An LLC can elect to be treated as an association taxable as a corporation by filing Form 8832, Entity Classification Election with the IRS. A corporation typically makes estimated tax payments as it earns or receives income during its tax year. After the end of the year, the corporation files a federal income tax return. A state tax return and/or local tax return may be required as well. 

If the LLC is a corporation it will file a Form 1120, U.S. Corporation Income Tax Return. The 1120 is the C corporation income tax return, and there are no flow-through items to a 1040 or 1040-SR from a C corporation return.

One of the disadvantages of being taxed as a corporation is that it may result in double taxation.
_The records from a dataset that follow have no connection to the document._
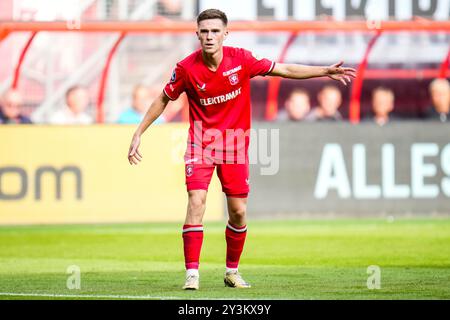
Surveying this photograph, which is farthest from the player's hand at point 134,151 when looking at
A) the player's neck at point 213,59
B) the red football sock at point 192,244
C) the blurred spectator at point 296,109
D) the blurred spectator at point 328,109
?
the blurred spectator at point 328,109

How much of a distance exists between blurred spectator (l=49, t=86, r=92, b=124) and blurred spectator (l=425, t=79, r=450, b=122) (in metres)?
5.13

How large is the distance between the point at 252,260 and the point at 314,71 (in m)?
3.14

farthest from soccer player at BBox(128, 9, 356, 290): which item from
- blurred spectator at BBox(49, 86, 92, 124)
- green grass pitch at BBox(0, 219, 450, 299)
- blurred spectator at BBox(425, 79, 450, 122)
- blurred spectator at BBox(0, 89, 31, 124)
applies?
blurred spectator at BBox(425, 79, 450, 122)

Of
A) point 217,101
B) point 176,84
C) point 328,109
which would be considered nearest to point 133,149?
point 176,84

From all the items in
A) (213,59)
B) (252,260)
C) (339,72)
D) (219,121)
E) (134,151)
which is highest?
(213,59)

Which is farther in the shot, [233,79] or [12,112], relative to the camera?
[12,112]

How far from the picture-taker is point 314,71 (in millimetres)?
10039

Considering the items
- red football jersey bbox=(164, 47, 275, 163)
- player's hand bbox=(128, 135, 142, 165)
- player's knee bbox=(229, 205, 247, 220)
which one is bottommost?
player's knee bbox=(229, 205, 247, 220)

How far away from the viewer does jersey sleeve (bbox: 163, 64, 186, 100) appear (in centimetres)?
997

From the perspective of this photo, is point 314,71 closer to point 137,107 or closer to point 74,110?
point 137,107

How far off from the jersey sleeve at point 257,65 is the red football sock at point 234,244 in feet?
4.21

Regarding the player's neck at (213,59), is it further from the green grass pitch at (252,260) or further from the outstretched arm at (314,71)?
the green grass pitch at (252,260)

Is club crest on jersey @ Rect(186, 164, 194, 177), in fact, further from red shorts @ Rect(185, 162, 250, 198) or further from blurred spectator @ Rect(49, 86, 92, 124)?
blurred spectator @ Rect(49, 86, 92, 124)
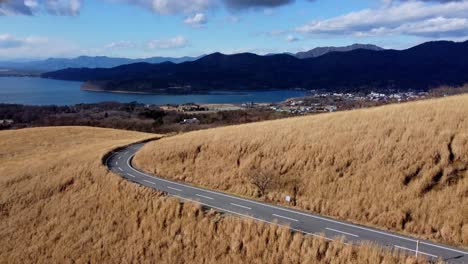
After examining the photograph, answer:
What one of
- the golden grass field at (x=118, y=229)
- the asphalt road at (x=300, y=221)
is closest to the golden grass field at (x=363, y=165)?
the asphalt road at (x=300, y=221)

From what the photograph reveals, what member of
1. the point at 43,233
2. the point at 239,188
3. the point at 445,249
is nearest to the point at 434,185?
the point at 445,249

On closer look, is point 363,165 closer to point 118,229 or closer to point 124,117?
point 118,229

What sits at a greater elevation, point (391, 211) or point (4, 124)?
point (391, 211)

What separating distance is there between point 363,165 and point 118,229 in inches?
476

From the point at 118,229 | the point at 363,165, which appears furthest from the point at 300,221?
the point at 118,229

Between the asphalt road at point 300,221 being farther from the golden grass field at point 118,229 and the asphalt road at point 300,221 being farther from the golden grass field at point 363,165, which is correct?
the golden grass field at point 118,229

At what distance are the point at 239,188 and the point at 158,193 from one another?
168 inches

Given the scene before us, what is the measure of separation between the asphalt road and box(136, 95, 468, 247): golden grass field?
2.68 ft

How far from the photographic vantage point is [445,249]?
13.2m

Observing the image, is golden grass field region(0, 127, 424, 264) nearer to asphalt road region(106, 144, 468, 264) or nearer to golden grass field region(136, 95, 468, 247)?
asphalt road region(106, 144, 468, 264)

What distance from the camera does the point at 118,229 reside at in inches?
758

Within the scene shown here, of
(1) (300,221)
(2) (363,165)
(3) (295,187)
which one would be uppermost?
(2) (363,165)

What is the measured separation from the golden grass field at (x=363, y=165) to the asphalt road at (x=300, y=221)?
82 cm

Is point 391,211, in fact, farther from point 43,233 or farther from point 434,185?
point 43,233
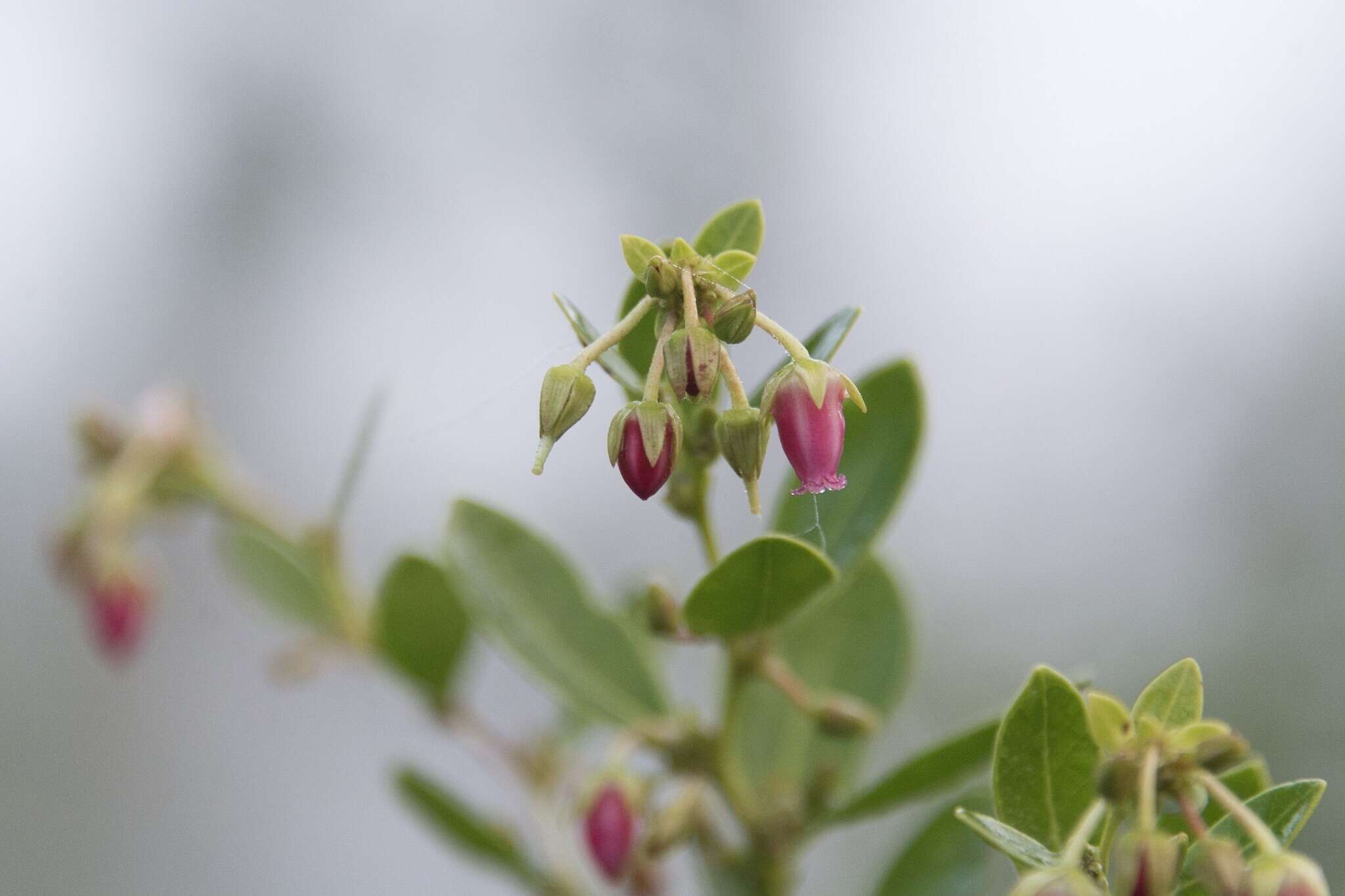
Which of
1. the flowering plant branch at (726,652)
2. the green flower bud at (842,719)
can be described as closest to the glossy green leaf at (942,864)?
the flowering plant branch at (726,652)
Dividends may be taxed at both the corporate level and at the individual level. 

It will also likely cost more to hire a tax professional to prepare this type of tax return. 

What is the best way to draw a salary from an LLC for tax purposes?

If you operate as a single-member LLC and have not elected to be taxed as an S corp or C corp, you can simply pay yourself without withholding payroll taxes such as FICA. It’s important to transfer money you pay yourself from a business bank account to a personal bank account. Do not pay personal personal expenses from your business account, or you may jeopardize the legal protection of the LLC. 

If you elect for your LLC to be taxed as a corporation, you’ll need to pay yourself a salary, and withhold and pay payroll taxes. It is highly recommended that you hire an accounting professional or payroll service provider to make sure you do this correctly. Penalties can be severe. 

Can an LLC owner be a W-2 employee?

Yes, the owner of an LLC that elects to be taxed as an S corp or C corp and pays themselves a reasonable salary for activities they perform for the business will be subject to payroll taxes. The LLC will provide a W-2 to the IRS, state taxing authorities, and the employee. 

This article was originally written on December 4, 2023 and updated on July 29, 2024.